Forget the hustle and bustle of downtown New York; the endless blanket of buildings outside of the city center is what impresses me most. In most cities, a taxi ride to the airport or a train trip to its final destination reveals brick complexes that house thousands of tenants, as well as a billboard or two. My first thought is frequently, “Who are all of these people, these consumers?” This thought is so overwhelming that I shift to thought number two, usually about the billboard advertising. “Is this really targeted to me, the gal on the way to the airport?” Needless to say, I sometimes feel like I’ve tripped across advertising aimed at someone else. If only there were a big back-button on the Long Island Expressway.
There’s only one thing worse than looking at a poorly targeted ad, and that is clicking through to a landing page that just doesn’t jibe with the ad. Despite all the advances in ad targeting and landing-page optimization, not every marketer employs the tools available. For those who deal in this trade, it can be quite amusing to deduce the strategy behind ad copy or a landing page. So when a colleague asked me to review a campaign for an extremely competitive market, I willingly took her up on the challenge.
Now, if the ads were for toothpaste or luxury handbags, this would be amusing, at most. But these ads aimed to sway a higher involvement decision: to support or not support John McCain in the 2008 Presidential election. One quick look at the landing page’s URL, which ended in .com/landing, and I knew I was in for some serious sleuthing.

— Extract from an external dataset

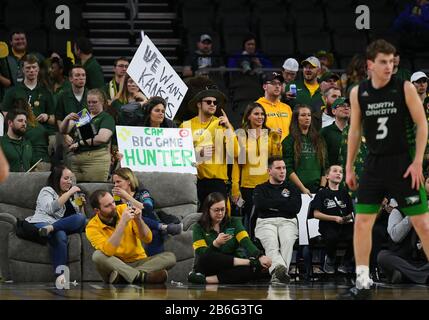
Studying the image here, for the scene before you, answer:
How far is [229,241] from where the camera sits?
37.8ft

A Google search for the “McCain landing page” revealed another landing page, with the ending .com/landing/b3/htm. Now this was getting fun. If there were a “b3” landing page, clearly there would be others. And indeed there were. Live landing pages labeled a1, a2, a4 and b4 exposed four very different messages.
I turned to Jonathan Mendez of RAMP Digital to answer a few burning questions about John McCain’s landing-page strategy and, specifically, if such blunt URL structures were a normal practice. “This is quite normal and common with A/B testing,” said Mendez, “but in a hyper-competitive election, it’s just lazy and unacceptable.”
So what should McCain’s team have done?
“What’s almost as amazing to me is that they are doing basic landing page A/B testing at this point and not using one of the advanced testing and optimization tools,” commented Mendez. So while we gave McCain kudos for the tactic, there were demerit points for not staying up on technology — a popular meme with the politics and technology crowd. According to Mendez, the site’s source code points to an older version of HBX. “At this point of the election cycle, you would expect them to be doing multivariate testing and/or targeted content delivery,” assessed Mendez.
Mendez did offer this advice to marketers embarking on landing-page testing: Even if basic testing is chosen, parameters are totally open and URL strings are easily disguised, so that alternate test pages are not so obvious. On the other hand, he points out that most testing scenarios don’t need to mask the test URLs. “If you A/B test with Javascript, you only have a single URL.”